A new computational method can improve the accuracy of gene expression analyses, which are increasingly used to diagnose and monitor cancers and are a major tool for basic biological research.
Researchers from Carnegie Mellon University, Stony Brook University and Dana-Farber Cancer Institute said their method, called Salmon, can correct for the technical biases known to occur during RNA sequencing (RNA-seq), the leading method for estimating gene expression. Furthermore, it operates at similar speeds as other fast methods — a critical factor as these tests grow more common and numerous.
Their report is being published online Monday, March 6, by the journal Nature Methods. Carl Kingsford, associate professor in CMU's Computational Biology Department, said the Salmon source code is freely available online and already has been downloaded by thousands of users.
"Salmon provides a much richer model of the RNA-seq experiment and of the possible biases that are known to occur during sequencing," Kingsford said. This is important, he added, because the technique is increasingly used for classifying diseases and their subtypes, understanding gene expression changes during development, and tracking the progression of cancer.
Though an organism's genetic makeup is static, the activity of individual genes varies greatly over time, making gene expression an important factor in understanding how organisms work and what occurs during disease processes. Gene activity can't be efficiently measured directly, but can be inferred by monitoring RNA, the molecules that carry information from the genes for producing proteins and other cellular activities.
RNA-seq is a leading technology for producing these snapshots of gene activity. But depending on the tissue being analyzed and the way each sample is prepared, various experimental biases can occur and cause RNA-seq "reads" to be over- or undersampled from various genes, Kingsford said.
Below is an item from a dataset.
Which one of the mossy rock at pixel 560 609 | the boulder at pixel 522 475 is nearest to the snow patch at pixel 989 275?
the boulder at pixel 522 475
"Though we know many of the kinds of biases that can occur, modeling them has to occur on a sample-by-sample basis," he said. "If you have to build a complicated bias model using traditional methods, it takes a really long time."
The researchers named the method after a fish famous for swimming upstream because it employs an algorithm that can estimate the effect of biases and the expression level of genes as experimental data streams by.
"In that way, it can build up a rich bias model and do so approximately as fast as other fast analysis tools," Kingsford said.
The research was led by Kingsford and Rob Patro, assistant professor of computer science at Stony Brook. The research team also included Geet Duggal of DNANexus, who worked on this project as a post-doctoral researcher at CMU; and Michael I. Love and Rafael A. Irizarry, biostatisticians at Dana Farber and the Harvard T.H. Chan School of Public Health. Love has since joined the University of North Carolina-Chapel Hill as an assistant professor of biostatistics.
The Gordon and Betty Moore Foundation's Data-Driven Discovery Initiative, Alfred P. Sloan Foundation, the National Science Foundation and the National Institutes of Health supported this research.